▸ **TASK REQUIREMENTS**:
Exact copies of all entries are needed. Pictures are to be left out.

▸ **DATA PROVIDED**:
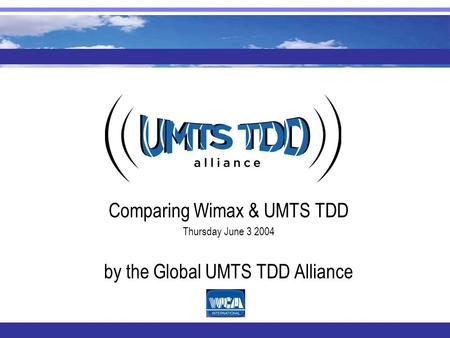Comparing Wimax & UMTS TDD Thursday June 3 2004 by the Global UMTS TDD Alliance.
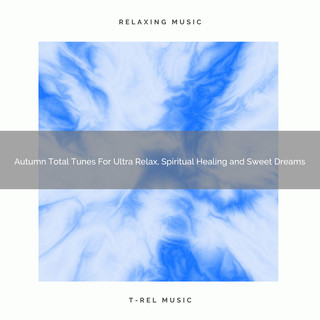 Autumn Total Tunes For Ultra Relax, Spiritual Healing And Sweet Dreams
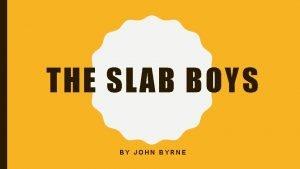 THE SLAB BOYS BY JOHN BYRNE 1950 S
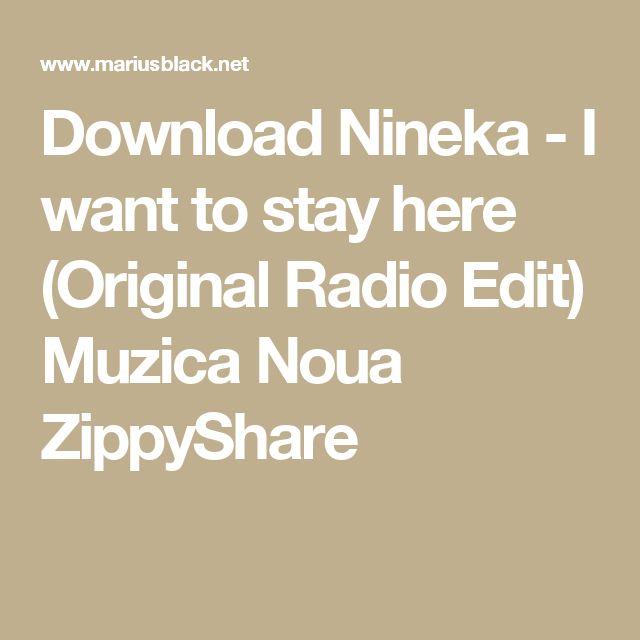 Download Nineka - I want to stay here (Original Radio Edit) Muzica Noua ZippyShare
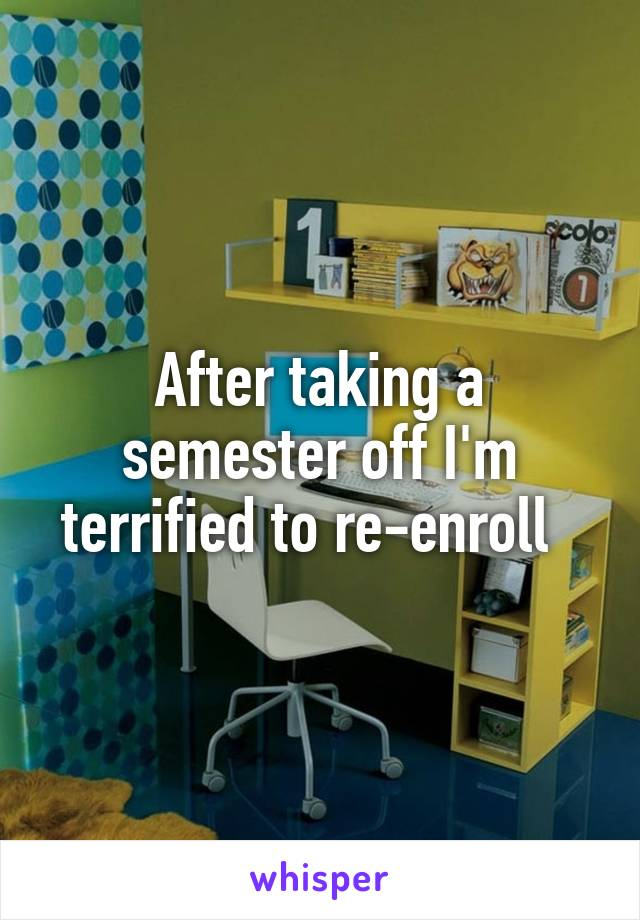 After taking a semester off I'm terrified to re-enroll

▸ **ANSWER TO THIS EXERCISE**:
Comparing Wimax & UMTS TDD Thursday June 3 2004 by the Global UMTS TDD Alliance.
 Autumn Total Tunes For Ultra Relax, Spiritual Healing And Sweet Dreams
 THE SLAB BOYS BY JOHN BYRNE 1950 S
 Download Nineka - I want to stay here (Original Radio Edit) Muzica Noua ZippyShare
 After taking a semester off I'm terrified to re-enroll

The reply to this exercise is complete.